# Extrait du document
● ● ● ●

La mort du roi Tsongor

I) Un récit romanesque

a) Le schéma narratif

 

Cet extrait respecte un schéma narratif traditionnel :

On y trouve tout d’abord une situation initiale : “[Katabolonga] laissa tomber le poignard à ses pieds. Il se tenait là, les bras ballants, incapable de rien faire”, où le personnage principal de ce texte ( Katabolonga) donne l’arme au roi, qui est son ami sans pouvoir rien y faire.

 

Ensuite, on relève un élément perturbateur : “Il se baissa, rapidement, prit le couteau et, sans que Katabolonga ait le temps de comprendre, il s'entailla les veines de deux gestes coupants”, ici le roi commence une mort lente en s’entaillant les veines. Son ami toujours impuissant ce qui renforce l’inquiétude du lecteur. 

 

Puis la péripétie se met en place par le discours amical du roi pour Katabolonga : de “« Voilà. Je meurs.” à  “Aide-moi »”.

 

L’élément de résolution correspond au moment où Katabolonga poignarde le roi pour abréger ses souffrances, mais allume celle de l’ami du roi :   “D'un geste brusque, il planta le poignard dans le ventre du vieillard” . De plus il répète son geste ce qui montre qu’il agit sous une impulsion : “Et porta un nouveau coup.”

 

Et enfin la situation finale représente la mort du roi dans les bras de son ami ce qui accomplit la vengeance du peuple de Katabolonga :  “Le roi Tsongor était mort.”, “Katabolonga s'agenouilla, prit la tête du roi sur ses genoux.”

 

b) L’importance de la description

 

La description permet de nous faire vivre cette mort en temps réel.

 

“Il se tenait là, les bras ballants, incapable de rien faire.”: le narrateur décompose chaque gestes comme un effet de ralenti que l’on peut trouver dans les films.

 

 “Des poignets du roi coulait un sang sombre qui se mêlait à la nuit.”: le sang qui coule nous amène à visualiser la scène.

 

Chaque description est précise et détaillée ce qui donne au texte une tonalité réaliste: “Il se baissa, rapidement, prit le couteau et, sans que Katabolonga ait le temps de comprendre”. 

 

“[Katabolonga] laissa tomber le poignard à ses pieds. Il se tenait là, les bras ballants, incapable de rien faire.(...)Des poignets du roi coulait un sang sombre qui se mêlait à la nuit” : on relève une assonance en [i] qui traduit la plainte du personnage.

● ● ● ●

# Documents sources
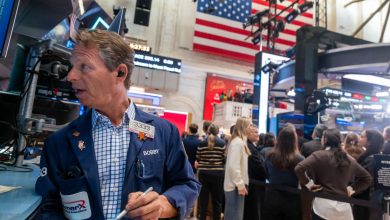 Stocks End Higher on Black Friday; Indexes Log Best Week Since June But Nasdaq Snaps Seven-Month Winning Streak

● ● ● ●

# Problèmes à résoudre
- A) Dites si chacune de ces affirmations s'accorde avec le commentaire sur La mort du roi Tsongor, en répondant par oui ou non et en citant les mots décisifs du commentaire : (i) Katabolonga poignarde le roi pour abréger ses souffrances ; (ii) l'assonance relevée est en [a] ; (iii) le roi meurt seul, loin de son ami.
- B) Mettez à jour le commentaire sur La mort du roi Tsongor en recopiant le passage de "Cet extrait respecte" à "l’inquiétude du lecteur.", avec "schéma narratif traditionnel" remplacé par "schéma narratif classique".
- C) Traduisez en anglais cette phrase du commentaire sur La mort du roi Tsongor : « La description permet de nous faire vivre cette mort en temps réel. »

# Réponses par exercice
- A)
(i) Oui : « Katabolonga poignarde le roi pour abréger ses souffrances ».
(ii) Non : « on relève une assonance en [i] qui traduit la plainte du personnage ».
(iii) Non : « la situation finale représente la mort du roi dans les bras de son ami ».

- B)
Cet extrait respecte un schéma narratif classique :

On y trouve tout d’abord une situation initiale : “[Katabolonga] laissa tomber le poignard à ses pieds. Il se tenait là, les bras ballants, incapable de rien faire”, où le personnage principal de ce texte ( Katabolonga) donne l’arme au roi, qui est son ami sans pouvoir rien y faire.

 

Ensuite, on relève un élément perturbateur : “Il se baissa, rapidement, prit le couteau et, sans que Katabolonga ait le temps de comprendre, il s'entailla les veines de deux gestes coupants”, ici le roi commence une mort lente en s’entaillant les veines. Son ami toujours impuissant ce qui renforce l’inquiétude du lecteur.

- C) The description lets us experience this death in real time.